Goff v. City of Fort LauderdaleAnnotate this Case
65 So. 2d 1 (1953)
GOFF et al. v. CITY OF FORT LAUDERDALE.
Supreme Court of Florida, Division A.
May 8, 1953.
Rehearing Denied May 28, 1953.
J.B. Patterson, Ft. Lauderdale, for appellants.
Fleming, O'Bryan & Fleming and T.O. Berryhill, Ft. Lauderdale, for appellees.
This was an action by Lee Annie Goff to recover damages for personal injuries, the complaint alleging that while she was a patient at Broward General Hospital, Fort Lauderdale, she was negligently and severely burned by agents of the Hospital in the application of a hot water bottle to her person. At the conclusion of plaintiff's case, defendant moved for directed verdict for failure to prove negligence and for failure to give 30 days notice of the injury as required by the City Charter. The court announced its intention to and did grant the motion. The plaintiff took a non-suit. This appeal was prosecuted.
It is not disputed that plaintiff was a pay patient at Broward General Hospital and that it was operated by the City of Fort Lauderdale.

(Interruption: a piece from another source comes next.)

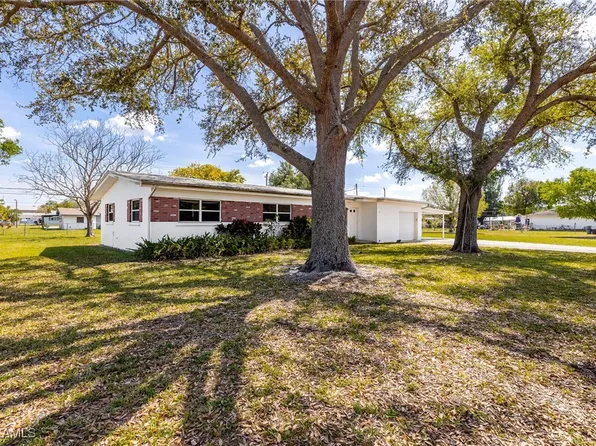 4641 Underwood Dr, Fort Myers, FL 33905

There is considerable controversy as to whether or not the doctrine of res ipsa loquitor applies to the facts presented. We think it at least aids the plaintiff's contention but it is our view that when the evidence as a whole is considered it presents issues that should have gone to the jury, so the trial court was in error when he instructed a verdict for defendant.

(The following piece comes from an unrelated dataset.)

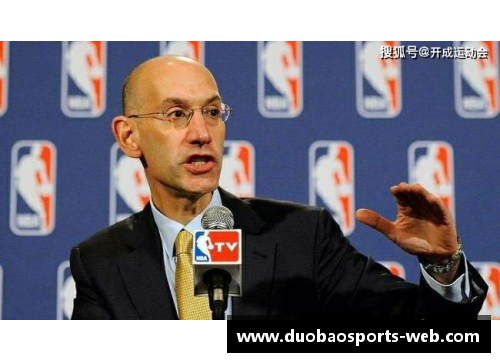NBA裁判判罚争议，引发球迷热议：真实竞技还是太过假象？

The trial court also held that the plaintiff was in error in not giving the City written notice of her claim within 30 days after receiving the injury as required by the City Charter.
Our view about this is that the plaintiff could sue in tort or on implied contract. She elected to pursue the latter and was not required to give the notice. In Doyle v. City of Coral Gables, 159 Fla. 802, 33 So. 2d 41, we held that a passenger injured because of the negligent operation of a city bus may ground her action on tort or on implied contract to deliver her safely, and that if she elected to sue on implied contract, notice to the city before bringing the action was immaterial.
*2 It is accordingly our view that the judgment appealed from must be and is hereby reversed for a new trial.
ROBERTS, C.J., and SEBRING and MATHEWS, JJ., concur.